Latest revision as of 13:22, 14 March 2018

Blood Terms  
Cardiovascular System Development See also Heart terms, Immune terms and Blood terms.
  • basophil - (basophil granulocyte) rare blood cell have 2 or 3 lobed nucleus and the nucleus may appear S-shaped. Cytoplasmic granules are stained deeply bluish or reddish-violetand fewer than those in eosinophils. Cells release vasoactive substances heparin and histamine that dilate blood vessels.
  • blood islands - earliest sites of blood vessel and blood cell formation, seen mainly on yolk sac chorion.
  • erythrocyte - (red blood cell) most abundant blood cell with no nucleus and cytoplasm contains haemoglobin.Cells are about 7 µm in diameter, "donut-shaped" and function to transport of oxygen.
  • eosinophil (eosinophil granulocyte) blood cell nucleus has two lobes and cytoplasm filled with granules that stain red or pink when eosin. Cells involved with phagocytosis of antibody-antigen complexes, granules also contain histaminase and arylsufatase to degrade histamine and leukotrienes.
  • extraembryonic mesoderm - mesoderm lying outside the trilaminar embryonic disc covering the yolk sac, lining the chorionic sac and forming the connecting stalk. Contributes to placental villi development.
  • haemocytoblasts - stem cells for embryonic blood cell formation.
  • growth factor - usually a protein or peptide that will bind a cell membrane receptor and then activates an intracellular signaling pathway. The function of the pathway will be to alter the cell directly or indirectly by changing gene expression. (eg VEGF, shh)
  • leukocytes - subdivided into granular leukocytes (neutrophils, basophils and eosiniphils) and non-granular leukocytes (monocytes and lymphocytes).
  • mesoderm - the middle layer of the 3 germ cell layers of the embryo. Mesoderm outside the embryo and covering the amnion, yolk and chorion sacs is extraembryonic mesoderm.
  • monocyte - blood cell nucleus is C-shaped and cytoplasm slightly larger and stronger staining than granulocytes.
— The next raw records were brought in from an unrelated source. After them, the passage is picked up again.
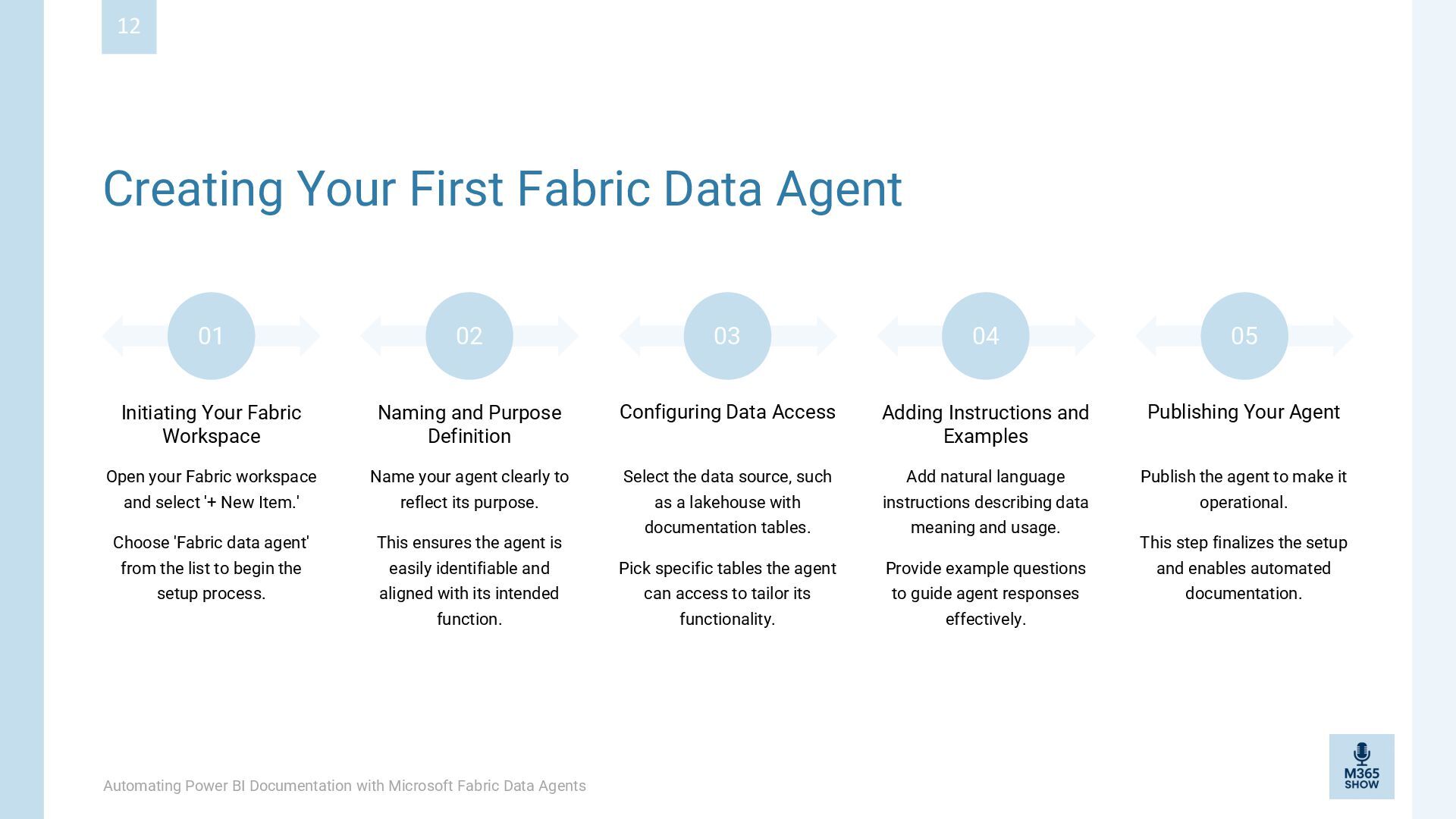 12

Creating Your First Fabric Data Agent

01

Initiating Your Fabric Workspace

Open your Fabric workspace and select '+ New Item.'

Choose 'Fabric data agent' from the list to begin the setup process.

02

Naming and Purpose Definition

Name your agent clearly to reflect its purpose.

This ensures the agent is easily identifiable and aligned with its intended function.

03

Configuring Data Access

Select the data source, such as a lakehouse with documentation tables.

Pick specific tables the agent can access to tailor its functionality.

04

Adding Instructions and Examples

Add natural language instructions describing data meaning and usage.

Provide example questions to guide agent responses effectively.

05

Publishing Your Agent

Publish the agent to make it operational.

This step finalizes the setup and enables automated documentation.

Automating Power BI Documentation with Microsoft Fabric Data Agents

M365 SHOW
Monocytes contain fine granules (lysosomes) and when leave the circulation and locate in tissues, differentiate into macrophages.
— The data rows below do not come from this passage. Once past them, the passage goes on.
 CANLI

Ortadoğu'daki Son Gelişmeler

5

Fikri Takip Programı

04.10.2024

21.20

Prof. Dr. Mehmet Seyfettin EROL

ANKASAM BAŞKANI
  • neutrophil (neutrophil granulocytes) - most common granulocyte blood cell nucleus divided into 3-5 lobes connected by thin strands of chromatin. Cytoplasm contains two types of granules: primary granules (A granules, lysosomal enzymes) and Secondary granules (B granules, bactericidal enzymes).
  • pericytes - (Rouget cells) cells located at the abluminal surface of microvessels close to endothelial cells, mainly found associated with CNS vessels and involved in vessel formation, remodeling and stabilization.
  • platelets fragments of the cytoplasm from the bone marrow megakaryocyte (thrombocyte precursor cell).
  • vascular endothelial growth factor - (VEGF) A secreted protein growth factor family, which stimulates the proliferation of vasular endotheial cells and therefore blood vessel growth. VEGF's have several roles in embryonic development. The VEGF family has 7 members (VEGF-A, VEGF-B, VEGF-C, VEGF-D, VEGF-E, VEGF-F, and PlGF) that have a common VEGF homology domain. PIGF is the placental growth factor. They act through 3 VEGF tyrosine kinase membrane receptors (VEGFR-1 to 3) with seven immunoglobulin-like domains in the extracellular domain, a single transmembrane region, and an intracellular tyrosine kinase sequence.